__WHAT IS ASKED__:
According to the BB-8 article, who owns BB-8?

__EXCERPTED TEXT__:

- - -

- BB-8 from The Force Awakens
- First appearance: Star Wars: The Force Awakens (2015)
- Created by: Lawrence Kasdan; J. J. Abrams; Michael Arndt;
- Voiced by: Ben Schwartz (consultant); Bill Hader (modulated via synthesizer);
- Performed by: Dave Chapman; Brian Herring;

In-universe information
- Species: Astromech droid
- Affiliation: New Republic; Resistance; Team Fireball;

= BB-8 =

Robot character set in the Star Wars universe

BB-8 (or Beebee-Ate) is a droid character in the Star Wars franchise. He appeared in the three films of the sequel trilogy, Star Wars: The Force Awakens (2015), Star Wars: The Last Jedi (2017), and Star Wars: The Rise of Skywalker (2019). He also appeared as a major supporting character in the animated series Star Wars Resistance, appearing in the first 17 episodes of season 1. He is a BB astromech droid serving the Resistance, and is owned by Poe Dameron. Spherical with a free-moving domed head, BB-8 is portrayed by both a rod puppet and a remote-controlled robotic unit. The character has been well received by critics and fans, and has become one of the most beloved and recognizable characters of the Star Wars saga in recent years.

- - -

__DATASET RECORDS__:

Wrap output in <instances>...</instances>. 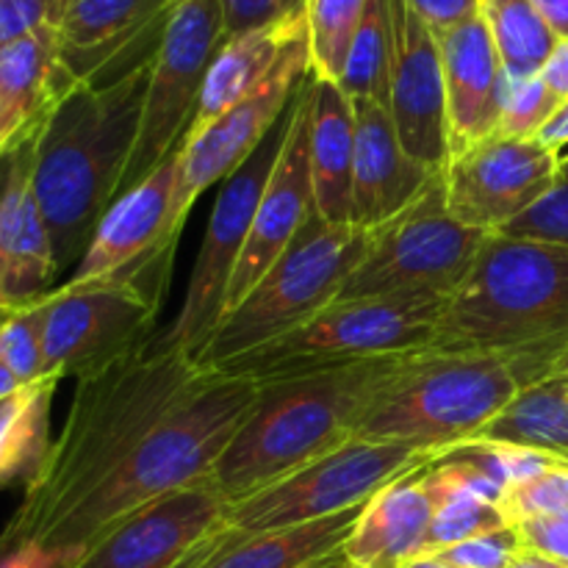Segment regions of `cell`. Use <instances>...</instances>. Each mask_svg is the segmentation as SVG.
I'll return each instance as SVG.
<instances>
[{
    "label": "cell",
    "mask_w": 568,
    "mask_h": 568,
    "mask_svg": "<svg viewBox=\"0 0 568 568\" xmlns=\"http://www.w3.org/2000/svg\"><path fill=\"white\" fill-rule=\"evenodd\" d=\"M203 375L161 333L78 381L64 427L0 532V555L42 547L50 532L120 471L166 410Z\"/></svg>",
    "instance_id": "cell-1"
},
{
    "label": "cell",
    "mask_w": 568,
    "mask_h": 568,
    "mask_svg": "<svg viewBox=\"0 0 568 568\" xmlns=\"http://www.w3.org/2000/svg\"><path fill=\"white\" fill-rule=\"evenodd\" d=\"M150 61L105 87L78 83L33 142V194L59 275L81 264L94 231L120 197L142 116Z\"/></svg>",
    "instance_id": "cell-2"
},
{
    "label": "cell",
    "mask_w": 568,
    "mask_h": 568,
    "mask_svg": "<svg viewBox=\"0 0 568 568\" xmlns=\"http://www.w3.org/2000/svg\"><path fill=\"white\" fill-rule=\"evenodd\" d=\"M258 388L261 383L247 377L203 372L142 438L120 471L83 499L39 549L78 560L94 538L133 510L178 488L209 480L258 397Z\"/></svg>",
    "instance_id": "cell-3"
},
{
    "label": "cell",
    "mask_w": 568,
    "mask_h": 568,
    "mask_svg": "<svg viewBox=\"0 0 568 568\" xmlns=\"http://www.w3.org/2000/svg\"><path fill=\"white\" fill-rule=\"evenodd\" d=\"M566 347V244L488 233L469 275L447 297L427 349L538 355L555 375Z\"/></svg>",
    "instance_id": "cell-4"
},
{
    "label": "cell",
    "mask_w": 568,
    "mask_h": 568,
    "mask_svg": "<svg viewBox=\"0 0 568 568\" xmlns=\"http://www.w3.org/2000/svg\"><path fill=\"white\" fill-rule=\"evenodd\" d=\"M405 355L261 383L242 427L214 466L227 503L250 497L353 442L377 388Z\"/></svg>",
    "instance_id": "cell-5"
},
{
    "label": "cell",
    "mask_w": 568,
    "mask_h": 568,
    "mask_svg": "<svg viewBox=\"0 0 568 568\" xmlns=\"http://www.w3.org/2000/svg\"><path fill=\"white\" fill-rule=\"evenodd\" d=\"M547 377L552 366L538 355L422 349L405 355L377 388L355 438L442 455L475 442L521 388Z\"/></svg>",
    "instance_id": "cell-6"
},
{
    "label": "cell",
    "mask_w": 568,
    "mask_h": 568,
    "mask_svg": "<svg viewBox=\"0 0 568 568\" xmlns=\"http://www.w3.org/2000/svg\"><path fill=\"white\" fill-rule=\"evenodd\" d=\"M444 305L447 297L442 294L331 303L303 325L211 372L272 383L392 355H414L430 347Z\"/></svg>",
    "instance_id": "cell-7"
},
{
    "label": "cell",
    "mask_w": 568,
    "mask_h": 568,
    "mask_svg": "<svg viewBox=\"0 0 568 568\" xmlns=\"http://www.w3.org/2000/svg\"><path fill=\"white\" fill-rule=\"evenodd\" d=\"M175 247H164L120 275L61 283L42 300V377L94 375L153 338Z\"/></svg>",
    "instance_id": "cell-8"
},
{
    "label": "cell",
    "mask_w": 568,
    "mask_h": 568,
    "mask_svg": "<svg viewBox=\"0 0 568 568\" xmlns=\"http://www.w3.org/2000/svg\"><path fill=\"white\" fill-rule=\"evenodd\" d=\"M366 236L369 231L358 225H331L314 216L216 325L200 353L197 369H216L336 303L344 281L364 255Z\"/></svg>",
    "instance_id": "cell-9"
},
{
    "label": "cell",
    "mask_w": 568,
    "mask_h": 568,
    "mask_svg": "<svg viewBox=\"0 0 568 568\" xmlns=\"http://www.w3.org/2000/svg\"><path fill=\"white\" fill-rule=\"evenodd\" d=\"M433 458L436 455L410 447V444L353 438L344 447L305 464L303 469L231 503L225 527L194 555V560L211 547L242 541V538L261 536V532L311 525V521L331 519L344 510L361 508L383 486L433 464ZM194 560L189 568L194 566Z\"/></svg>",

- - -

__SOLVED EXERCISE__:
Poe Dameron